### TEXTE FOURNI
>>>>>

Quand on considère les caractéristiques spécifiques du pouvoir
que l'antisémitisme moderne attribue aux juifs — abstraction,
insaisissabilité, universalité et mobilité —, on remarque qu'il s'agit
là des caractéristiques d'une des dimensions des formes sociales que
Marx a analysées : la valeur. De plus, cette dimension — tout comme le
pouvoir attribué aux juifs — n'apparaît pas en tant que telle mais prend
la forme d'un support matériel : la marchandise.
Pour interpréter la personnification décrite ci-dessus et savoir
ainsi pourquoi l'antisémitisme moderne gardait un étonnant silence sur
(ou adoptait une attitude positive envers) le capital industriel et la
technologie moderne, alors qu'il se dressait contre tant d'aspects de la
« modernité », il est indispensable d'analyser la façon dont les
rapports sociaux capitalistes apparaissent.

<<<<<

### CONSIGNES
(a) D'après le texte sur l'antisémitisme moderne, quelles caractéristiques du pouvoir cet antisémitisme attribue-t-il aux juifs ?
(b) Écrivez la suite du texte sur l'antisémitisme moderne, à partir de sa dernière phrase.

### DONNÉES FOURNIES

>>>>>

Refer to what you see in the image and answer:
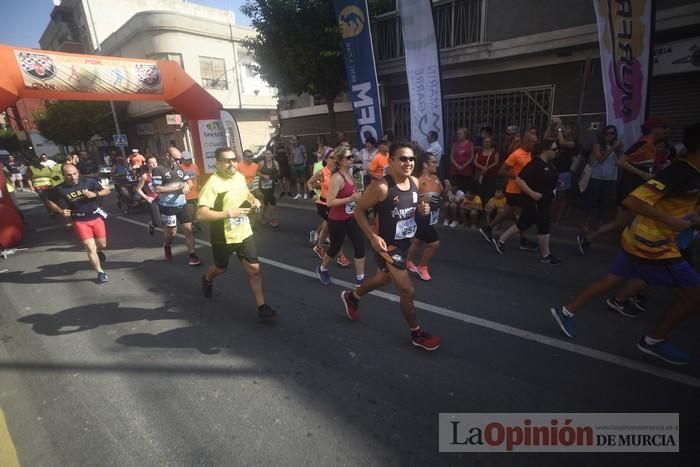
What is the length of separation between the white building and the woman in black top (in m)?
20.7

<<<<<

### RÉPONSES FINALES
(a) L'abstraction, l'insaisissabilité, l'universalité et la mobilité.

(b)
Commençons par l'exemple de la forme marchandise. La tension
dialectique entre valeur et valeur d'usage dans la forme marchandise
implique que ce « double caractère » s'extériorise matériellement dans
la forme valeur : en tant qu'argent (forme phénoménale de la valeur) et
en tant que marchandise (forme phénoménale de la valeur d'usage). Bien
que la marchandise soit une forme sociale qui comporte et la valeur et
la valeur d'usage, le résultat de cette extériorisation est que la
marchandise apparaît seulement dans sa dimension de valeur d'usage,
comme purement matérielle, comme chose. L’argent apparaît donc comme le
seul dépôt de la valeur, comme la manifestation de l'abstrait pur au
lieu de se présenter comme la forme phénoménale de la dimension valeur
de la marchandise même. À ce niveau de l'analyse, la forme des rapports
sociaux objectivés qui est spécifique au capitalisme apparaît comme
l'opposition entre l'argent en tant qu'abstrait et la nature matérielle
en tant que concret.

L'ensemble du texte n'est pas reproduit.